Stribling D, Perham R N
Biochem J. 1973 Apr;131(4):833-41. doi: 10.1042/bj1310833.
Two fructose diphosphate aldolases (EC 4.1.2.13) were detected in extracts of Escherichia coli (Crookes' strain) grown on pyruvate or lactate. The two enzymes can be resolved by chromatography on DEAE-cellulose at pH7.5, or by gel filtration on Sephadex G-200, and both have been obtained in a pure state. One is a typical bacterial aldolase (class II) in that it is strongly inhibited by metal-chelating agents and is reactivated by bivalent metal ions, e.g. Ca(2+), Zn(2+). It is a dimer with a molecular weight of approx. 70000, and the K(m) value for fructose diphosphate is about 0.85mm. The other aldolase is not dependent on metal ions for its activity, but is inhibited by reduction with NaBH(4) in the presence of substrate. The K(m) value for fructose diphosphate is about 20mum (although the Lineweaver-Burk plot is not linear) and the enzyme is probably a tetramer with molecular weight approx. 140000. It has been crystallized. On the basis of these properties it is tentatively assigned to class I. The appearance of a class I aldolase in bacteria was unexpected, and its synthesis in E. coli is apparently favoured by conditions of gluconeogenesis. Only aldolase of class II was found in E. coli that had been grown on glucose. The significance of these results for the evolution of fructose diphosphate aldolases is briefly discussed.
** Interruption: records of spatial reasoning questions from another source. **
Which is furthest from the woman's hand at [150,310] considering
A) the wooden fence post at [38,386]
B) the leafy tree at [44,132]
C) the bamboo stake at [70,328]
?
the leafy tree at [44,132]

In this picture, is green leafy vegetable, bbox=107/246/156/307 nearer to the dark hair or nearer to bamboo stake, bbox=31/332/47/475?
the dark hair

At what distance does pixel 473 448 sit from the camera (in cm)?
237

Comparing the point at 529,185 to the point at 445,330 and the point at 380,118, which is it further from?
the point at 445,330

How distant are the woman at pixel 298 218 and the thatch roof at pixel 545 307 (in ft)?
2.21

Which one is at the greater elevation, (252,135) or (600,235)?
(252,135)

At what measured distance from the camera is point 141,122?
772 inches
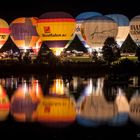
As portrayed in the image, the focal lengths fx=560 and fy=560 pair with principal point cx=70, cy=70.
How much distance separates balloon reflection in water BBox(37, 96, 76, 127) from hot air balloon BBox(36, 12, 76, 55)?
651 inches

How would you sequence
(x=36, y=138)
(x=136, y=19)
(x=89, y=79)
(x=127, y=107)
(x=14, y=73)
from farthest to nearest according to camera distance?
(x=136, y=19), (x=14, y=73), (x=89, y=79), (x=127, y=107), (x=36, y=138)

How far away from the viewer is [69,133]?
12.9m

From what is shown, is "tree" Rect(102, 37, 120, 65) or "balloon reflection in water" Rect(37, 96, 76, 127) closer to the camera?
"balloon reflection in water" Rect(37, 96, 76, 127)

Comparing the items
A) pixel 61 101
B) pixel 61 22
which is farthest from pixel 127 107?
pixel 61 22

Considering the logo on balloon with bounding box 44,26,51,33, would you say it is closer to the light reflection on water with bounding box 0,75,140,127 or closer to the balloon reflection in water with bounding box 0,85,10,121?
the light reflection on water with bounding box 0,75,140,127

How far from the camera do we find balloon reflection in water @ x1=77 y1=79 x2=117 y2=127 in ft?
48.0

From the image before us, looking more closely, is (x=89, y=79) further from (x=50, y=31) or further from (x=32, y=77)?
(x=50, y=31)

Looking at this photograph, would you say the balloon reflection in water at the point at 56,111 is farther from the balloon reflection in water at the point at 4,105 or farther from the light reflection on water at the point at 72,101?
the balloon reflection in water at the point at 4,105

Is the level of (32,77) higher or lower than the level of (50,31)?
lower

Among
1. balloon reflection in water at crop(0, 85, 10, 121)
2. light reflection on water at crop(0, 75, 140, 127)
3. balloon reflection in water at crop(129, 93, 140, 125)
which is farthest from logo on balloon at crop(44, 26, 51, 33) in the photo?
balloon reflection in water at crop(129, 93, 140, 125)

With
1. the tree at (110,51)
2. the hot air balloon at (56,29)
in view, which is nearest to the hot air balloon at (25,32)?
the hot air balloon at (56,29)

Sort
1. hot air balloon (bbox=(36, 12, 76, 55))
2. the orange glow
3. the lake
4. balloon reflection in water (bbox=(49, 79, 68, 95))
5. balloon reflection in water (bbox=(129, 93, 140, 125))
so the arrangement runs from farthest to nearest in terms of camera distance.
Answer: hot air balloon (bbox=(36, 12, 76, 55)), balloon reflection in water (bbox=(49, 79, 68, 95)), the orange glow, balloon reflection in water (bbox=(129, 93, 140, 125)), the lake

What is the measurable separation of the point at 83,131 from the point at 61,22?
2244 cm

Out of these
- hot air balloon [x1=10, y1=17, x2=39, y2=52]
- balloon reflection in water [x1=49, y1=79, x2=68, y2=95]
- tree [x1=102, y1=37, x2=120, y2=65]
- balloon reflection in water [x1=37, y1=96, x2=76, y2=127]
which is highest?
hot air balloon [x1=10, y1=17, x2=39, y2=52]
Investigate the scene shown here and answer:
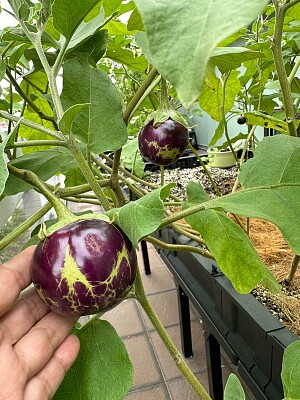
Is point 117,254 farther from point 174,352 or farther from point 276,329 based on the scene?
point 276,329

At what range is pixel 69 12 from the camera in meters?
0.32

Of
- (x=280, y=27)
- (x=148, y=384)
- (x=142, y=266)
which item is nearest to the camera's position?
(x=280, y=27)

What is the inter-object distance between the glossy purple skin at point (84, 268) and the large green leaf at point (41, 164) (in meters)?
0.13

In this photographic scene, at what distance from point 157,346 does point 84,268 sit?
3.01 feet

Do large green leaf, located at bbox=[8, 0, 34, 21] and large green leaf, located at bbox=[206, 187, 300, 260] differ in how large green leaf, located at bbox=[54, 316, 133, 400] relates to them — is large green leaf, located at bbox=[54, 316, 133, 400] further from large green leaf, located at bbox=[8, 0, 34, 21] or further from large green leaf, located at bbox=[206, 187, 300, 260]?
large green leaf, located at bbox=[8, 0, 34, 21]

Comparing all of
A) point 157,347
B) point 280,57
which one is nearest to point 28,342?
point 280,57

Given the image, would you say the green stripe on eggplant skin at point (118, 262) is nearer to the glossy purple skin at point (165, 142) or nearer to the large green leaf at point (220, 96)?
the glossy purple skin at point (165, 142)

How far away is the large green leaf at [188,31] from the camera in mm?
115

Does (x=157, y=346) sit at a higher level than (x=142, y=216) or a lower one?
lower

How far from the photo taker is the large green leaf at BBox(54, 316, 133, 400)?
364 millimetres

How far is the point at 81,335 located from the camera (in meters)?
0.41

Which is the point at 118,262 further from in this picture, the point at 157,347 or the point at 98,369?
the point at 157,347

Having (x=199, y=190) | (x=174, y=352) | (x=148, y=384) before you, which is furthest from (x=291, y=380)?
(x=148, y=384)

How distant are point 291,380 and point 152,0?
1.10 ft
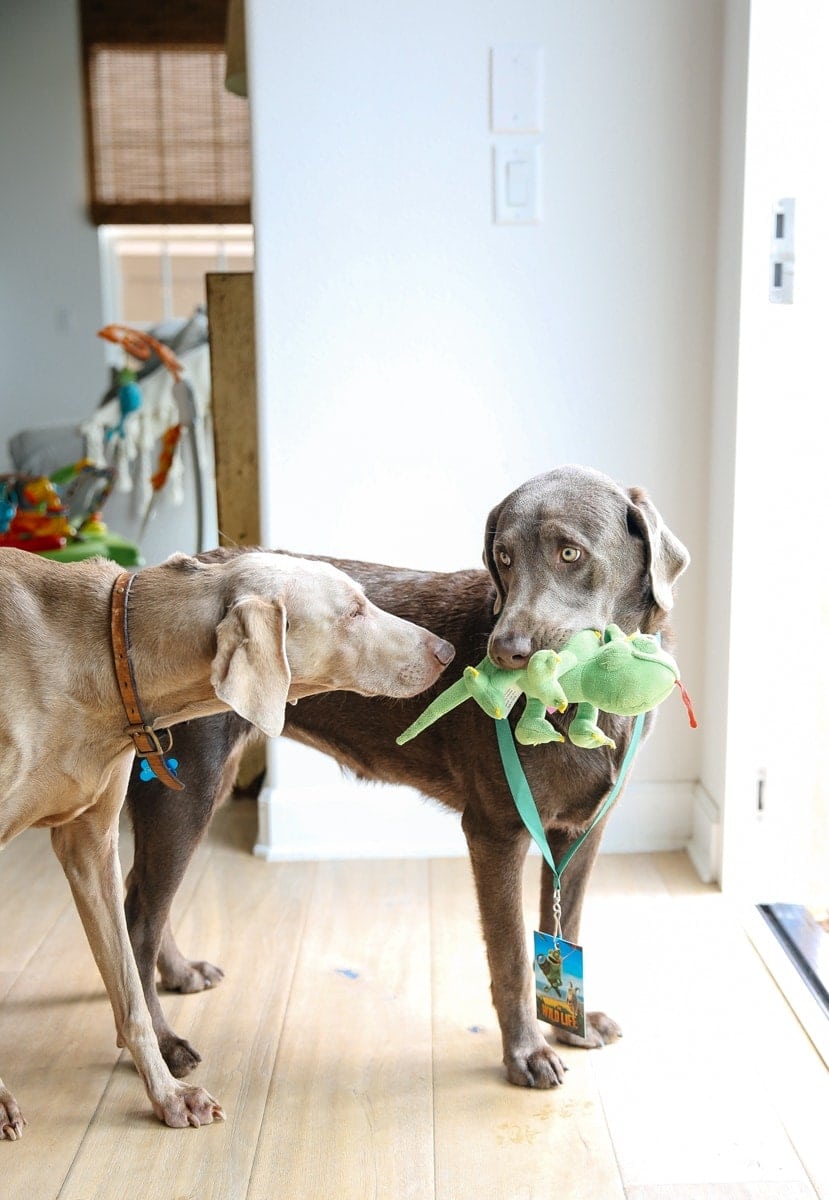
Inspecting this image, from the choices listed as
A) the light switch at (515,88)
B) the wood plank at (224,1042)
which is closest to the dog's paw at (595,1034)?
the wood plank at (224,1042)

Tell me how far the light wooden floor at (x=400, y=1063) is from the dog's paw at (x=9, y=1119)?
2cm

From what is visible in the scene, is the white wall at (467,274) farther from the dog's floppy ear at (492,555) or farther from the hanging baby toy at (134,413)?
the hanging baby toy at (134,413)

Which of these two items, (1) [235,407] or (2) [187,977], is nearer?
(2) [187,977]

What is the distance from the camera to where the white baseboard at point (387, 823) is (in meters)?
2.66

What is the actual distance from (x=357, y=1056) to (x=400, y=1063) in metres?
0.07

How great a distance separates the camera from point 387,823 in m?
2.69

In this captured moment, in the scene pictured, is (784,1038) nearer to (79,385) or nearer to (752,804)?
(752,804)

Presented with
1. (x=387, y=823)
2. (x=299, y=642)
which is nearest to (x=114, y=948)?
(x=299, y=642)

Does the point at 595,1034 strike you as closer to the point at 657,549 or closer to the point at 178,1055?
the point at 178,1055

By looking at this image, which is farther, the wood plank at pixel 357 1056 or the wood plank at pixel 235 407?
the wood plank at pixel 235 407

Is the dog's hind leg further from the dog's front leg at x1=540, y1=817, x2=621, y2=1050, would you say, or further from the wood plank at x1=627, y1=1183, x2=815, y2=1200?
the wood plank at x1=627, y1=1183, x2=815, y2=1200

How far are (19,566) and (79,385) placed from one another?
699 cm

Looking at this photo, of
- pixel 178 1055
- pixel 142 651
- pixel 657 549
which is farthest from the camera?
pixel 178 1055

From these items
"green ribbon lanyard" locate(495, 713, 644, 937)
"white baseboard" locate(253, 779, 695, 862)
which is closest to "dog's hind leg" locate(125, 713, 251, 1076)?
"green ribbon lanyard" locate(495, 713, 644, 937)
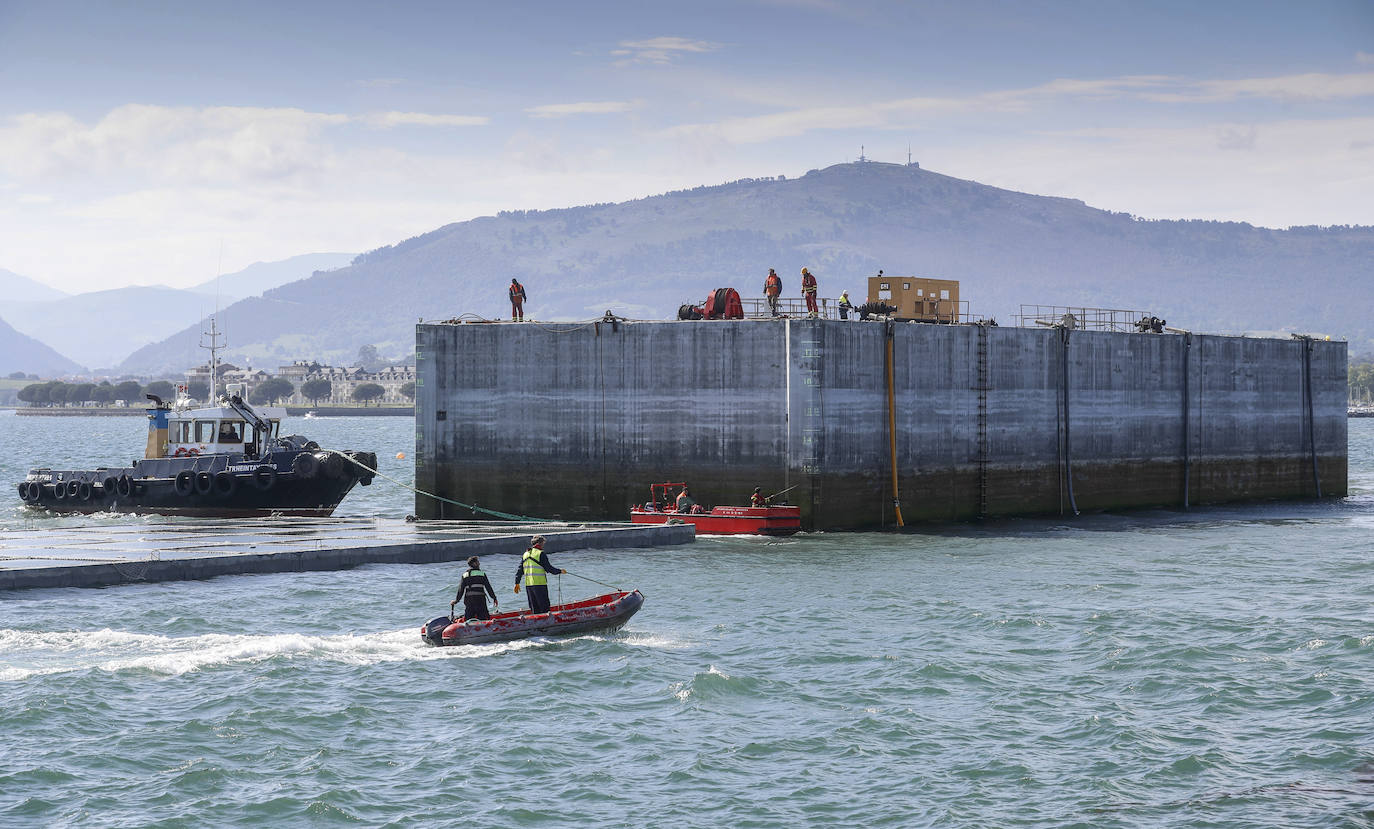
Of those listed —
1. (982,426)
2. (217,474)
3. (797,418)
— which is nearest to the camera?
(797,418)

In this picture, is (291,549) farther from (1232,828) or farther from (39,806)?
(1232,828)

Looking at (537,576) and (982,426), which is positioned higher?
(982,426)

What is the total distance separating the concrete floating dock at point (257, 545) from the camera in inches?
1160

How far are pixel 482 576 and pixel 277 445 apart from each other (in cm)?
2364

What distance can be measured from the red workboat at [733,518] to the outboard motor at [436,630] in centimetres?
1358

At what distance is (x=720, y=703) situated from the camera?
19.8 m

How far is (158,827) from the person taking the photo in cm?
1485

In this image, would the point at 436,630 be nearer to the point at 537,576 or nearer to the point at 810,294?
the point at 537,576

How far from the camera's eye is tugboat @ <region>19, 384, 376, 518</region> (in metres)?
42.7

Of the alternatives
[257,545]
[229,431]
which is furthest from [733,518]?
[229,431]

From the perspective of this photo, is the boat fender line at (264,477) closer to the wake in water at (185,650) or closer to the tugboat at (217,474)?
the tugboat at (217,474)

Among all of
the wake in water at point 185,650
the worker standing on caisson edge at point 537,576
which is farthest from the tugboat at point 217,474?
the worker standing on caisson edge at point 537,576

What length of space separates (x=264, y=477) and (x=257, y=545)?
9.84 meters

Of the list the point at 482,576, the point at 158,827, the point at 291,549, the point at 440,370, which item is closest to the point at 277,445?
the point at 440,370
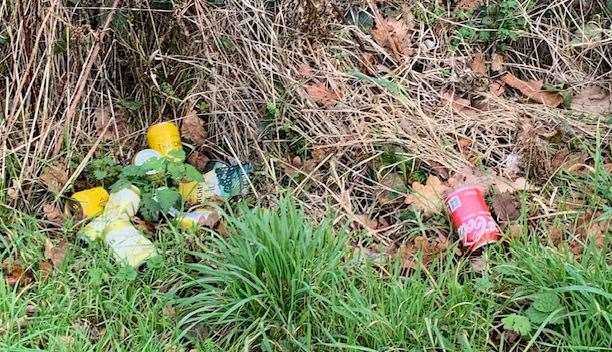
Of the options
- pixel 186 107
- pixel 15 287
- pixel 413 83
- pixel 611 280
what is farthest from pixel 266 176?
pixel 611 280

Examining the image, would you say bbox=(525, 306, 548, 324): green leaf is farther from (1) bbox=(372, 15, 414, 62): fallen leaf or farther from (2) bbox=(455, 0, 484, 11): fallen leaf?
(2) bbox=(455, 0, 484, 11): fallen leaf

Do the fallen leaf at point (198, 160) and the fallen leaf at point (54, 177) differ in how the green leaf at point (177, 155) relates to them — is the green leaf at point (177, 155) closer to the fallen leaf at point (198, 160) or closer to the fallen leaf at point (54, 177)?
the fallen leaf at point (198, 160)

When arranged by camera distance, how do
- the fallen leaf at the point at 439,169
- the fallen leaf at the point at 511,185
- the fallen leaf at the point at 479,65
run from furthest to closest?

在以丙酮酸或乳酸为碳源生长的大肠杆菌(克鲁克斯菌株)提取物中,检测到两种果糖二磷酸醛缩酶(EC 4.1.2.13)。这两种酶可以通过在pH7.5条件下于DEAE - 纤维素上进行色谱分离,或通过在Sephadex G - 200上进行凝胶过滤来分离,并且二者均已获得纯品。一种是典型的细菌醛缩酶(II类),它受到金属螯合剂的强烈抑制,并能被二价金属离子(如Ca(2 +)、Zn(2 +))重新激活。它是一种二聚体,分子量约为70000,果糖二磷酸的K(m)值约为0.85mmol/L。另一种醛缩酶的活性不依赖于金属离子,但在底物存在的情况下会被NaBH(4)还原所抑制。果糖二磷酸的K(m)值约为20μmol/L(尽管Lineweaver - Burk图不是线性的) , 并且该酶可能是一种分子量约为140000的四聚体。它已经结晶。基于这些特性,它被初步归为I类。细菌中出现I类醛缩酶是出乎意料的,并且它在大肠杆菌中的合成显然受到糖异生条件的促进。在以葡萄糖为碳源生长的大肠杆菌中只发现了II类醛缩酶。本文简要讨论了这些结果对果糖二磷酸醛缩酶进化的意义。